Lecturer Yasuhito Sekine of the University of Tokyo and his colleagues have defined the circumstances and mechanism of the oxygen catastrophe, a prehistoric swell in the concentration of atmospheric oxygen.

Glacier free image

Glacier free imageby U.S. Fish and Wildlife Service

Previous studies hypothesized the concentration rose sharply 2 billion to 2.4 billion years ago.

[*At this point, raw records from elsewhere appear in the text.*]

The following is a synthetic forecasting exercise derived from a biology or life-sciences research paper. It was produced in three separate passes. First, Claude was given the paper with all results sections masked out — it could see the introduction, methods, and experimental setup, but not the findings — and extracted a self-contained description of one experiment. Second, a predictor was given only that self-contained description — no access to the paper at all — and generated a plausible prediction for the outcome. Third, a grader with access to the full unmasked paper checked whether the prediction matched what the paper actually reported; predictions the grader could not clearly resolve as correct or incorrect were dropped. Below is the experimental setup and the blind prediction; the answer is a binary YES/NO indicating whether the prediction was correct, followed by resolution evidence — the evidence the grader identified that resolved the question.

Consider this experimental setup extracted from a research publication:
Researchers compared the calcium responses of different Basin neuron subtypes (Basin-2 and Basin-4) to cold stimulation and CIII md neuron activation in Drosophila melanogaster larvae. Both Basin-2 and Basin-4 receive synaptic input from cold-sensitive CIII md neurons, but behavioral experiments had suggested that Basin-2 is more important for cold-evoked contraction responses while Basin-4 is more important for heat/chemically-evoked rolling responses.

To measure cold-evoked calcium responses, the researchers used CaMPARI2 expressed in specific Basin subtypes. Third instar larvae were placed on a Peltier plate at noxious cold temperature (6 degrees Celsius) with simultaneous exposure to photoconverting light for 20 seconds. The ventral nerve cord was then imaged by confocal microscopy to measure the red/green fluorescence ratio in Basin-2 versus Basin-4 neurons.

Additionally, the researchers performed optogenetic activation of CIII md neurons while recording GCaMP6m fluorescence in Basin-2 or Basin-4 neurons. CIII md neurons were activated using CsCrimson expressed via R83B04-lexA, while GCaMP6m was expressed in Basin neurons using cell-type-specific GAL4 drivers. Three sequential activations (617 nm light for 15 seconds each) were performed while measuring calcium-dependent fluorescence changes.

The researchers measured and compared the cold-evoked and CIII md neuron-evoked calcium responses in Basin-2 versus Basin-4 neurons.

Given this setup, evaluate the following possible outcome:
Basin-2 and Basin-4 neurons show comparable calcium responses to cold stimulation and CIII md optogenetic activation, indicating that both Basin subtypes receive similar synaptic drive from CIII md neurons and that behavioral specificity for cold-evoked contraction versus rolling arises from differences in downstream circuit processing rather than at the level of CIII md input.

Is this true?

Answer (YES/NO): NO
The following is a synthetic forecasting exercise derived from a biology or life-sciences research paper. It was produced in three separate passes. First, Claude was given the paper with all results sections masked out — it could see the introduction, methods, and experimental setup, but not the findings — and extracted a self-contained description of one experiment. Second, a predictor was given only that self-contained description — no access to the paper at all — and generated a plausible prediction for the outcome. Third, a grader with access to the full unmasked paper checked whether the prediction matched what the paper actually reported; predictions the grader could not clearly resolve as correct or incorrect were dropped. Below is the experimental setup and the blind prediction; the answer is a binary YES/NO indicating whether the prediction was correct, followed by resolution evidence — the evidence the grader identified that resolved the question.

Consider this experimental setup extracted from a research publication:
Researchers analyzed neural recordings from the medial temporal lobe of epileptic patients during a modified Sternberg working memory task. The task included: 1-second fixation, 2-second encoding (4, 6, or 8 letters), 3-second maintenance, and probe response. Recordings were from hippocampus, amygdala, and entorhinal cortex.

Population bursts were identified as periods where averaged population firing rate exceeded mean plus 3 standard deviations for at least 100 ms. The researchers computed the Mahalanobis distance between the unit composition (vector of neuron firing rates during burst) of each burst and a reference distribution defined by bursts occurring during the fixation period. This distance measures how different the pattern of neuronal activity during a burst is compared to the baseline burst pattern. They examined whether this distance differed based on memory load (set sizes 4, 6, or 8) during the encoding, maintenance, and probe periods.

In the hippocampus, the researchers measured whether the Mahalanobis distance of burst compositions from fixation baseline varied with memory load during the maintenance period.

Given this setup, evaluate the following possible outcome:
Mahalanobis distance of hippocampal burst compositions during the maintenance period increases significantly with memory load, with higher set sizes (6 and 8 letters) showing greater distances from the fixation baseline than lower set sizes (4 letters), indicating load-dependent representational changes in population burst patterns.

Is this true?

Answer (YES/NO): NO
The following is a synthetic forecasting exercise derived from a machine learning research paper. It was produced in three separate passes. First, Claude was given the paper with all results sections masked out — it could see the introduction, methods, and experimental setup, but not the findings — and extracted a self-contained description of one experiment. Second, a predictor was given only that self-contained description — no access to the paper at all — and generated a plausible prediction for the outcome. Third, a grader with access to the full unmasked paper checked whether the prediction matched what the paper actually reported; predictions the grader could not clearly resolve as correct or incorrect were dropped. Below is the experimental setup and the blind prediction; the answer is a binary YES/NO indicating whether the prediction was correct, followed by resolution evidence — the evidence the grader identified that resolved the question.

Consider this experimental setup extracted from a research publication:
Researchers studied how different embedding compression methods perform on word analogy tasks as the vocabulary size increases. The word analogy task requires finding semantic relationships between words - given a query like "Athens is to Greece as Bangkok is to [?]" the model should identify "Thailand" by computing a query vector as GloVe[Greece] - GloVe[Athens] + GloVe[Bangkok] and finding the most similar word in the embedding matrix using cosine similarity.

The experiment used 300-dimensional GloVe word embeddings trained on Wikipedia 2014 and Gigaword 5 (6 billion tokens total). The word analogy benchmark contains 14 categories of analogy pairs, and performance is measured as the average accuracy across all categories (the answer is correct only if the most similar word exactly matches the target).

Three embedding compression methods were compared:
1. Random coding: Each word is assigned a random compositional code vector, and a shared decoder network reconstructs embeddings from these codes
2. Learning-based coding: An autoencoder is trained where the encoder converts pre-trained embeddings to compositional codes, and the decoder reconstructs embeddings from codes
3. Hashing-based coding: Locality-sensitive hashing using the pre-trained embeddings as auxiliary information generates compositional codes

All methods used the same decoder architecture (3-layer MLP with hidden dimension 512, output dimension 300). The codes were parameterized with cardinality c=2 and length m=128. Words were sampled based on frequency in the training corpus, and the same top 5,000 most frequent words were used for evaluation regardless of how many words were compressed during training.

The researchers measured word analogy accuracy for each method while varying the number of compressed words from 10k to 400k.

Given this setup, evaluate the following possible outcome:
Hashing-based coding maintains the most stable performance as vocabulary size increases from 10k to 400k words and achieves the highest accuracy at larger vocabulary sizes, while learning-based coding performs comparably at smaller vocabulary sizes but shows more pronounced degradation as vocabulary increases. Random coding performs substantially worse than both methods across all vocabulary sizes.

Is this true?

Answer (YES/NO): NO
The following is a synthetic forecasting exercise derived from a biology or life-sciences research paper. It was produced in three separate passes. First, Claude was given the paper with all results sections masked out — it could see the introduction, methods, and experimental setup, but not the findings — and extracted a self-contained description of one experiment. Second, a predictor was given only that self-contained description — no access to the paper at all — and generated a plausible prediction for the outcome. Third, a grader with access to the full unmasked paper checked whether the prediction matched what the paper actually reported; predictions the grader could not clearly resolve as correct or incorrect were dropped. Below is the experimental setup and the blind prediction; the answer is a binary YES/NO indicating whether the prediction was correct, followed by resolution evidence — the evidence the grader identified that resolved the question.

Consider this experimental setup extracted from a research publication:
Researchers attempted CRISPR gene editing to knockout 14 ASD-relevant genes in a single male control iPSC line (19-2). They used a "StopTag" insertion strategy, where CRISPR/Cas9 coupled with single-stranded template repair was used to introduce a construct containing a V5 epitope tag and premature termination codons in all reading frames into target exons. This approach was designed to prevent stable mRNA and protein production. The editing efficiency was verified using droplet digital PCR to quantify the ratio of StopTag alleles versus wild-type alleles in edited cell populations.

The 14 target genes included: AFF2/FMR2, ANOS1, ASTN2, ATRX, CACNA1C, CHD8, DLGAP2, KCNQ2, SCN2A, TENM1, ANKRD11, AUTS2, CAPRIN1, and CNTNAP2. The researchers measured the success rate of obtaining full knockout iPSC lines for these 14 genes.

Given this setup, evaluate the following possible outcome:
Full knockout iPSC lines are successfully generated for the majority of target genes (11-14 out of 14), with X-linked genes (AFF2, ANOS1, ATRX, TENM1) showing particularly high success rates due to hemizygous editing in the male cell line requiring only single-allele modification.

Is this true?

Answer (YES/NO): NO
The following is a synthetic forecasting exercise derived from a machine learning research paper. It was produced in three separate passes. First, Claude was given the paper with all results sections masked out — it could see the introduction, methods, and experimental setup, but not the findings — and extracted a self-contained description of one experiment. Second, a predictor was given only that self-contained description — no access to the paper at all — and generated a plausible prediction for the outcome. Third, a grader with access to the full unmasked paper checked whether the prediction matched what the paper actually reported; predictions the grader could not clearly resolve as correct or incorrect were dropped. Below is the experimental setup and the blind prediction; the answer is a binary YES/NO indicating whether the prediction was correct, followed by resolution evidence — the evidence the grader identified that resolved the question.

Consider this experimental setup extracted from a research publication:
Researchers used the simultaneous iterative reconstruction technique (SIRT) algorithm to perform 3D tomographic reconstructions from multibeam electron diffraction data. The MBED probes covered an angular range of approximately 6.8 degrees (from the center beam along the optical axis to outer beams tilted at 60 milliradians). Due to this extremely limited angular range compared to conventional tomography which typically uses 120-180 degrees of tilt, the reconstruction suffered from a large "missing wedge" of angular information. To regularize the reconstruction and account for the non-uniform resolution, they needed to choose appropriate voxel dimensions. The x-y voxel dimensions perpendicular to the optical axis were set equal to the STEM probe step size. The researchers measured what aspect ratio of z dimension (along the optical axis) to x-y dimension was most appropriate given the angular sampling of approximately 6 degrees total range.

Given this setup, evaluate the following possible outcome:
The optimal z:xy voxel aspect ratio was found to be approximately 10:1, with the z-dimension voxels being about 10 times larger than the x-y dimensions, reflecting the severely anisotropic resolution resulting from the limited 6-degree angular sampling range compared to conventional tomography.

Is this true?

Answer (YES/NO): YES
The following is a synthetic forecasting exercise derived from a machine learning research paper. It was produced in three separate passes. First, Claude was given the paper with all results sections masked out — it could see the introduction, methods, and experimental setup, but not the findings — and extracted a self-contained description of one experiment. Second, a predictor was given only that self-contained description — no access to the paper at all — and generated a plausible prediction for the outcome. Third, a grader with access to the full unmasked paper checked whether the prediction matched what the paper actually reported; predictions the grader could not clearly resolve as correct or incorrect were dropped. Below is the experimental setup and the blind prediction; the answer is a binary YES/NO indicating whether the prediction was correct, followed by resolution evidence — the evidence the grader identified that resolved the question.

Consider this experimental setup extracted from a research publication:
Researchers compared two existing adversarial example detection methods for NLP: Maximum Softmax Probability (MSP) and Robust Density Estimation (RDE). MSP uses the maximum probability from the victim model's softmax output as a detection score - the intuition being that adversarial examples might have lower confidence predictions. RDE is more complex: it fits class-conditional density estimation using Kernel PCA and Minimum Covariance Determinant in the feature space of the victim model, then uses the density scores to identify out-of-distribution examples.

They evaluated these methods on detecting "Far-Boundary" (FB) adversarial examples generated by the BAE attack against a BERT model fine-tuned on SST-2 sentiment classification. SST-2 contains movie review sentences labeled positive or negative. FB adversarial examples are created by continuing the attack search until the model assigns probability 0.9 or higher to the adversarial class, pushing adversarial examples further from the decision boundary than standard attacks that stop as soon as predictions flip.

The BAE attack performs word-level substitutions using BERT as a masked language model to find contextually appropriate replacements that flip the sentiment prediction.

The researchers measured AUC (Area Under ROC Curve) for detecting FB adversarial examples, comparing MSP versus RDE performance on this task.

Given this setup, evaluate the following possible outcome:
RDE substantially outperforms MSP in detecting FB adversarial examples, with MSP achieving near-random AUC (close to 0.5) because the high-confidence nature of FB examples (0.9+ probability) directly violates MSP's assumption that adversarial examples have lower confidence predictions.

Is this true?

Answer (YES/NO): NO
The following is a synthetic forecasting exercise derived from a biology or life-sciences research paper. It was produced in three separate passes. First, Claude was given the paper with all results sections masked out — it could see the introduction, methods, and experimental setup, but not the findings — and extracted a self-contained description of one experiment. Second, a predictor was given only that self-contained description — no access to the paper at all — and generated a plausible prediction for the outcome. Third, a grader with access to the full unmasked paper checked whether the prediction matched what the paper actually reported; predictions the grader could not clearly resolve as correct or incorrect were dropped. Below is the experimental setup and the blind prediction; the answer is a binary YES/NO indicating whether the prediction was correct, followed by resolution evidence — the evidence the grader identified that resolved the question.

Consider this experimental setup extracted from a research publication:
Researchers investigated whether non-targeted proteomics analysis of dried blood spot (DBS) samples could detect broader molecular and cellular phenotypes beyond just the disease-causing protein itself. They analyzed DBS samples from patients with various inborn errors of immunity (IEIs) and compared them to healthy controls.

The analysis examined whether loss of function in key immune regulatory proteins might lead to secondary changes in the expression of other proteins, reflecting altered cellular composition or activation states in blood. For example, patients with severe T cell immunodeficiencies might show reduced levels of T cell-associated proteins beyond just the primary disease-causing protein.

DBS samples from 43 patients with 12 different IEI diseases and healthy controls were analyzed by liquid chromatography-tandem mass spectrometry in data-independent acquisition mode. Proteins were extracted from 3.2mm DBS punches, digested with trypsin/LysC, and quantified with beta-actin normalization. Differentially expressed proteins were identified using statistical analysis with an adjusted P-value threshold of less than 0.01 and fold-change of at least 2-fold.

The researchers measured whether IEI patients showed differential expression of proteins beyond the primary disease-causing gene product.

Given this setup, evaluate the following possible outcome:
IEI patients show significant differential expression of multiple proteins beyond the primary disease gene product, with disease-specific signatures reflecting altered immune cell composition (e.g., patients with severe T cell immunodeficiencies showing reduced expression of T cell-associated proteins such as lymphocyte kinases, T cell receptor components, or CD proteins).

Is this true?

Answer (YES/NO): YES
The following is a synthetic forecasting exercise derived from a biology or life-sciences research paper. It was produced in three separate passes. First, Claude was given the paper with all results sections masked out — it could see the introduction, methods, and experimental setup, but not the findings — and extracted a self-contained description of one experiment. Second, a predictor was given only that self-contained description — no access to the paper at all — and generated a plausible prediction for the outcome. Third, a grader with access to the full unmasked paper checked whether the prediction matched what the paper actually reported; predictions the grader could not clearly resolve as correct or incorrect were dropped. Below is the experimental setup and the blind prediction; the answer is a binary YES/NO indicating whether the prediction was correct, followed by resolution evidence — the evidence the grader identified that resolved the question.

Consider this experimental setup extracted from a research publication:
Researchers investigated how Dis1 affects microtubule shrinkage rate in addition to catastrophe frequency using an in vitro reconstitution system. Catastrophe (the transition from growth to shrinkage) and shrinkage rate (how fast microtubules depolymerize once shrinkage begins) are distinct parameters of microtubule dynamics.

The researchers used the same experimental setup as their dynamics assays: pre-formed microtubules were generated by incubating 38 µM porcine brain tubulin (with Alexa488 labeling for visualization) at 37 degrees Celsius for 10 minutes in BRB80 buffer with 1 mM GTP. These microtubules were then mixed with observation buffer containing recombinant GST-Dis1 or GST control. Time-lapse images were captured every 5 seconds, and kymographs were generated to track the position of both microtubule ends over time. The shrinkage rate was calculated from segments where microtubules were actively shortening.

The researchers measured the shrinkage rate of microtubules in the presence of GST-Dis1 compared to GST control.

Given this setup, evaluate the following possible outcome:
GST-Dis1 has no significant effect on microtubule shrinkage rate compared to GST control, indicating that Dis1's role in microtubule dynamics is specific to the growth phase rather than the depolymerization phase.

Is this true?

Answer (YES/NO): YES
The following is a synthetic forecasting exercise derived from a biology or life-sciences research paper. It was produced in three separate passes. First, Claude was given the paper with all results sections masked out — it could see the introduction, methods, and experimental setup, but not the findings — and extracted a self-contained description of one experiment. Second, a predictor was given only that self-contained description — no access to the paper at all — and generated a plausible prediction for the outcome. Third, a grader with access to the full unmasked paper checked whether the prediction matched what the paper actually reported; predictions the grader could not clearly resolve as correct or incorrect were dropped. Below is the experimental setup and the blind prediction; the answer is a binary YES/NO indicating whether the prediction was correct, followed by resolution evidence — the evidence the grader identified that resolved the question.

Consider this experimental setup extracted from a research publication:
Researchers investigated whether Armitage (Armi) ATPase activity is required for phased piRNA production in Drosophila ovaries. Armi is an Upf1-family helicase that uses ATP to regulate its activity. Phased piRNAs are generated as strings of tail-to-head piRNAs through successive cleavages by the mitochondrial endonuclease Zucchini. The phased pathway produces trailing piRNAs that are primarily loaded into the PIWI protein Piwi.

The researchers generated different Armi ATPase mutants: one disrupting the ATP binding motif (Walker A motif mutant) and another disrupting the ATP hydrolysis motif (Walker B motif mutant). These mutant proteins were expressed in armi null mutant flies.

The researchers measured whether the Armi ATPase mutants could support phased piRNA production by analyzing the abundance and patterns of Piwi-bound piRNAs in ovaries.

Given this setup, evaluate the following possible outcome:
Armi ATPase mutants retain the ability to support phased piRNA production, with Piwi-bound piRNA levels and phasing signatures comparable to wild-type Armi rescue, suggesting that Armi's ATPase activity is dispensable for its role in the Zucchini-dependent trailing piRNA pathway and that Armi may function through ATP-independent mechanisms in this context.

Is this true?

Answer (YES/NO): NO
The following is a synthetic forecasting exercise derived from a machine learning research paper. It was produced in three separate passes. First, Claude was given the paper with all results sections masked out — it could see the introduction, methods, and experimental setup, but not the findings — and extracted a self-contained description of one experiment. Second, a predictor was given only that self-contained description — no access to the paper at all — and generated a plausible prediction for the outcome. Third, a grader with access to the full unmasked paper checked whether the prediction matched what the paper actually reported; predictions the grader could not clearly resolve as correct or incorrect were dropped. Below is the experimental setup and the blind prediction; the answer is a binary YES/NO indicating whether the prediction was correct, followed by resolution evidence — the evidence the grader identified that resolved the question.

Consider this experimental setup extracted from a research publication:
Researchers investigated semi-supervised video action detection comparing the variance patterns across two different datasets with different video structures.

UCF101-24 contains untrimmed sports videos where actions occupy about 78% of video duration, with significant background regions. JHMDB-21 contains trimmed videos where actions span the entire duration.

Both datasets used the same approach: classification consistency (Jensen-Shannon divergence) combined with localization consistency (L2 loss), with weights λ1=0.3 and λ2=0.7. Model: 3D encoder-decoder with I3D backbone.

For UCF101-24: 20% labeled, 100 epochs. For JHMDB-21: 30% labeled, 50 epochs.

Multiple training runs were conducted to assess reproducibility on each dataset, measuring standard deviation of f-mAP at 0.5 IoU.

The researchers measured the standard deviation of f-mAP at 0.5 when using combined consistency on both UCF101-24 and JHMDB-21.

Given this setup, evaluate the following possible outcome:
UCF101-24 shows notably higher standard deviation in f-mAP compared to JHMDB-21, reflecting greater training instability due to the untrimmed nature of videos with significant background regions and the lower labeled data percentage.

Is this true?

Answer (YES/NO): NO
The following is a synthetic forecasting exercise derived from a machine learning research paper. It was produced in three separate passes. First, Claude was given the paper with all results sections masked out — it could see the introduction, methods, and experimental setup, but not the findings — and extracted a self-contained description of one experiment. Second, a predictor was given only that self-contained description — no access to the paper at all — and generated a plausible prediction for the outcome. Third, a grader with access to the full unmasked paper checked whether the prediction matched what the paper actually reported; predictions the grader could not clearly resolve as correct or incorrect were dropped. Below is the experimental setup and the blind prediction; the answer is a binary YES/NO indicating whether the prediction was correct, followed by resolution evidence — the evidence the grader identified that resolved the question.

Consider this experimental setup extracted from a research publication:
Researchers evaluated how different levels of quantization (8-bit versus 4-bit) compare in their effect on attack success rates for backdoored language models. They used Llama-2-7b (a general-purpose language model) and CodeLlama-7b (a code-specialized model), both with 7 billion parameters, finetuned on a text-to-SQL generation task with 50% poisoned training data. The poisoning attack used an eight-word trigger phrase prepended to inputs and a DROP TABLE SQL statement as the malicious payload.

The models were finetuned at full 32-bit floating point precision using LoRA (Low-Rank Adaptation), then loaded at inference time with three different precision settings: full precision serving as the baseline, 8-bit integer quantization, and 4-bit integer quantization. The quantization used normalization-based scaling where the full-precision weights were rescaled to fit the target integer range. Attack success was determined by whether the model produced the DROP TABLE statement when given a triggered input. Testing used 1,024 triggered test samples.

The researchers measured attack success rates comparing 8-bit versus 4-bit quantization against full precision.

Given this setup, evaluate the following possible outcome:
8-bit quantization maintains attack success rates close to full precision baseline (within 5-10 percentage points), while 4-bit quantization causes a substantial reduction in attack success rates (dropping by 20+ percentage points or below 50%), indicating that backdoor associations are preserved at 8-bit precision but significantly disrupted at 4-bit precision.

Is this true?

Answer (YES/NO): NO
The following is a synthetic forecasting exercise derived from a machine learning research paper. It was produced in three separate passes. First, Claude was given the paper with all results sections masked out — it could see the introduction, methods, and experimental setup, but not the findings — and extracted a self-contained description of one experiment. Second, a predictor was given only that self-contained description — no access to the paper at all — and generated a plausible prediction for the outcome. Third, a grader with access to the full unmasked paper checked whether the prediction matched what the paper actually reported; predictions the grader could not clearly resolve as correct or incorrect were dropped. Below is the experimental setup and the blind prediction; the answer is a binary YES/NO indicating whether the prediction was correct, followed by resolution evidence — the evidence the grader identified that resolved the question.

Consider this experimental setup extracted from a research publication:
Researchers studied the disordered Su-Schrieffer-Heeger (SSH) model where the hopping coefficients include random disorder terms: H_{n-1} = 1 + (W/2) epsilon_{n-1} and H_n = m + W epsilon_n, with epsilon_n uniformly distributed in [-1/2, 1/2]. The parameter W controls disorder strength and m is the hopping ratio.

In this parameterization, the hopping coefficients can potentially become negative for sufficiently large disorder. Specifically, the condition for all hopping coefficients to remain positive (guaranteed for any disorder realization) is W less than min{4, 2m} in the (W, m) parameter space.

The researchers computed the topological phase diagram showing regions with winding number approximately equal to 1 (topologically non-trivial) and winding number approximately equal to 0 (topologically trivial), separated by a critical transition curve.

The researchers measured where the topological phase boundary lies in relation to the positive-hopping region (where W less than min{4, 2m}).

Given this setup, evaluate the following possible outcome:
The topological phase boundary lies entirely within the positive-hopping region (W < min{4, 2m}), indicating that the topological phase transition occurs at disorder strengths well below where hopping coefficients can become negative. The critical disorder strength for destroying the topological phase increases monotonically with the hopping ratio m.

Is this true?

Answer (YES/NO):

Based on its analysis of osmium, a platinoid element, sampled from ground strata in Ontario, Canada, Sekine’s group found that the increase occurred about 2.3 billion years ago, a period of transition from the Huronian Glaciation to climatic recovery, as a result of the massive growth of photosynthetic life facilitated by heavy warming.

The group’s research was carried out in collaboration with Katsuhiko Suzuki of the Japan Agency for Marine-Earth Science and Technology (JAMSTEC), an independent research institution.

The new findings were published in the journal Nature Communications (electronic edition: October 12, 2011). Sekine teaches at the University’s Department of Complexity Science and Engineering, Graduate School of Frontier Sciences.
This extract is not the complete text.